### Data supplied
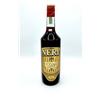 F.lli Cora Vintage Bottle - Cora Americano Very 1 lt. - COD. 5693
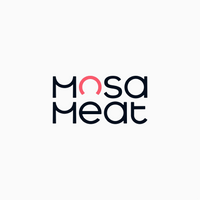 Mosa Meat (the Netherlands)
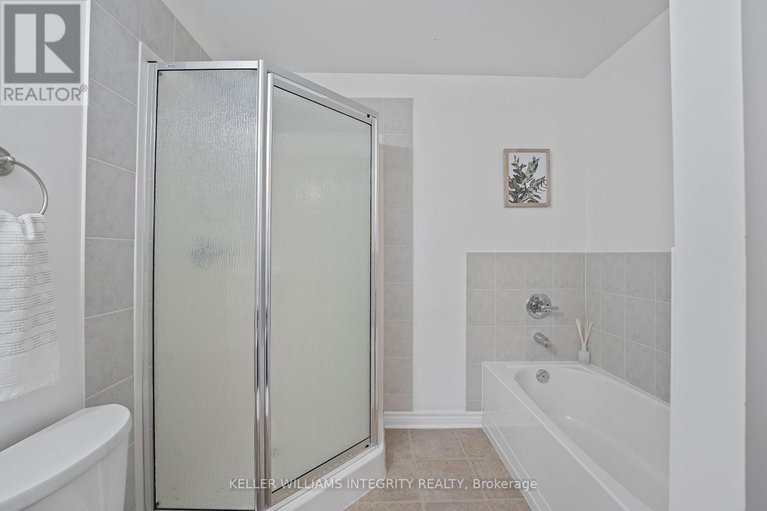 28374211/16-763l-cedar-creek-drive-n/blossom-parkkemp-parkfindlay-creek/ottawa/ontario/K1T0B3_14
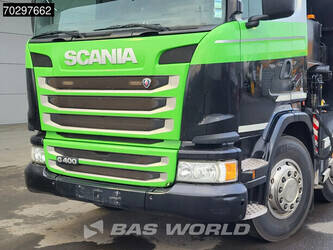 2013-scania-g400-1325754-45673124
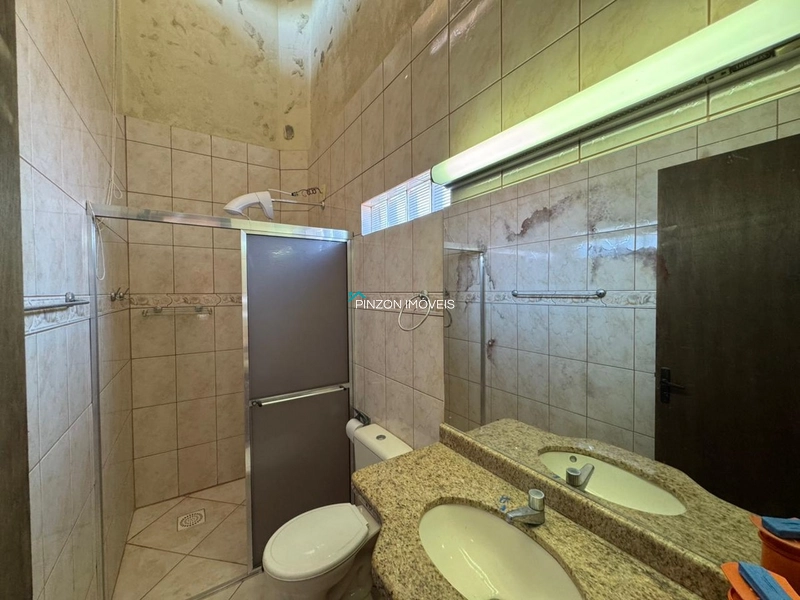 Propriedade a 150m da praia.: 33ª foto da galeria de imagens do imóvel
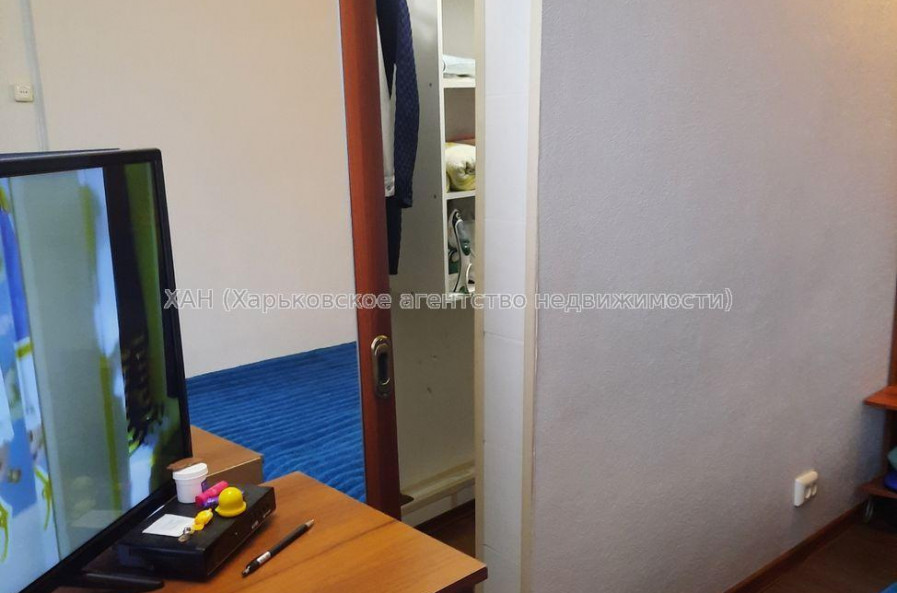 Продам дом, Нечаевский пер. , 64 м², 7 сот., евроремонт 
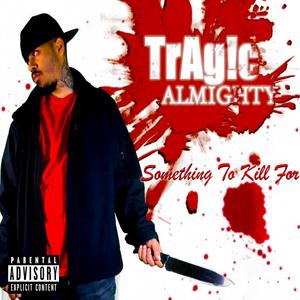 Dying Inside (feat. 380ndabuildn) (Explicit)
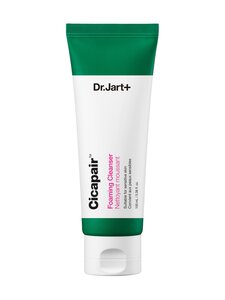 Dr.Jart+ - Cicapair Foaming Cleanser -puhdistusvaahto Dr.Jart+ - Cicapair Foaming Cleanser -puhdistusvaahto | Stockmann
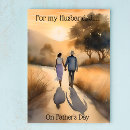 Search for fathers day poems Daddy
==
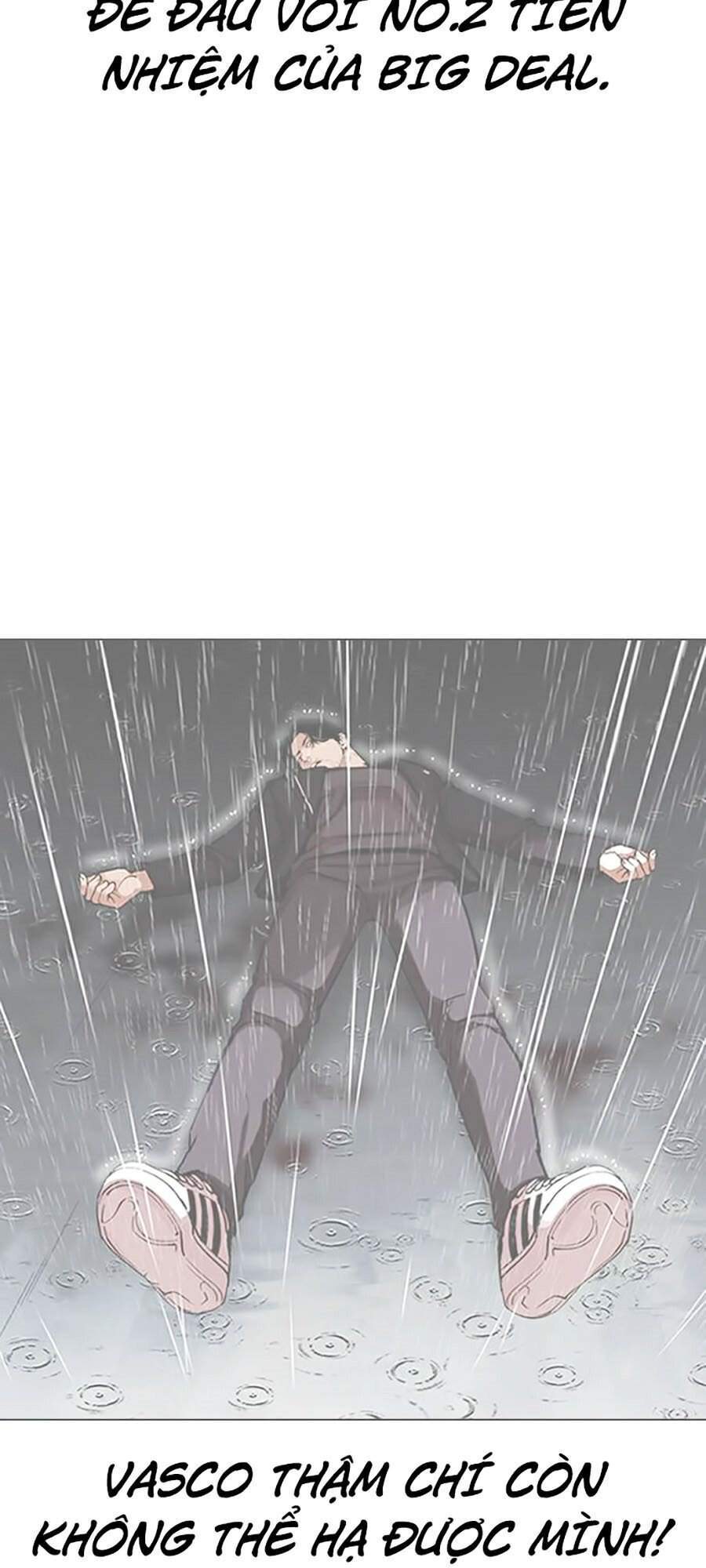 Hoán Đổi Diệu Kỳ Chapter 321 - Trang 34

### Task details
Copy word for word the entries between the line containing "F.lli Cora Vintage" and the line containing "Propriedade a 150m", inclusive. Leave out the pictures and give only the text of those lines.

### Answer section
 F.lli Cora Vintage Bottle - Cora Americano Very 1 lt. - COD. 5693
 Mosa Meat (the Netherlands)
 28374211/16-763l-cedar-creek-drive-n/blossom-parkkemp-parkfindlay-creek/ottawa/ontario/K1T0B3_14
 2013-scania-g400-1325754-45673124
 Propriedade a 150m da praia.: 33ª foto da galeria de imagens do imóvel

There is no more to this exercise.